Your assignment
The expected output is a copy of every line in the records with the string "scientific".

Available records
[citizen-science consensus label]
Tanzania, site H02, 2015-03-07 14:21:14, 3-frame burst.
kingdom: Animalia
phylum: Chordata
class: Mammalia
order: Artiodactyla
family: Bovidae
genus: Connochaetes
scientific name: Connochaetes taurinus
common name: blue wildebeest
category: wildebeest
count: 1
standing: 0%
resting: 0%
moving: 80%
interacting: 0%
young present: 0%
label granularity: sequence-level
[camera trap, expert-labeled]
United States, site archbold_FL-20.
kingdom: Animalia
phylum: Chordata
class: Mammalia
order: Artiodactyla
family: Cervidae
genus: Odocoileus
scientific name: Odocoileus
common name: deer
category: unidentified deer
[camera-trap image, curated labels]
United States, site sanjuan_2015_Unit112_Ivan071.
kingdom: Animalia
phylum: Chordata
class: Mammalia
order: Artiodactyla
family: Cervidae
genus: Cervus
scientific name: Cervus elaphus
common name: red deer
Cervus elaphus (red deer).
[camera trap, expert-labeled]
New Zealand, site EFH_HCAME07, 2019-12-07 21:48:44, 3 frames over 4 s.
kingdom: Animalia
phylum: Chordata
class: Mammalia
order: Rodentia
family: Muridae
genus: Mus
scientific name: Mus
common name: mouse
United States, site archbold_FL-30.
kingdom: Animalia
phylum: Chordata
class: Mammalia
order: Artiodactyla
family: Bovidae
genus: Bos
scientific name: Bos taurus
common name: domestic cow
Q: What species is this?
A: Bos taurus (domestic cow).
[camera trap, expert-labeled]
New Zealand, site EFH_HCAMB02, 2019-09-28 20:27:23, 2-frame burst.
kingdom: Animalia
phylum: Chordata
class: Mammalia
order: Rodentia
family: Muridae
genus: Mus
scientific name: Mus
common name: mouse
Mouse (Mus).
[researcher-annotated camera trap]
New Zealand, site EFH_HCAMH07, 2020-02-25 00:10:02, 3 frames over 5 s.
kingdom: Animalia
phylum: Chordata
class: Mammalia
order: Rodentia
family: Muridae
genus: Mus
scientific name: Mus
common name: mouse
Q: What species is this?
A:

Result of this exercise
scientific name: Connochaetes taurinus
scientific name: Odocoileus
scientific name: Cervus elaphus
scientific name: Mus
scientific name: Bos taurus
scientific name: Mus
scientific name: Mus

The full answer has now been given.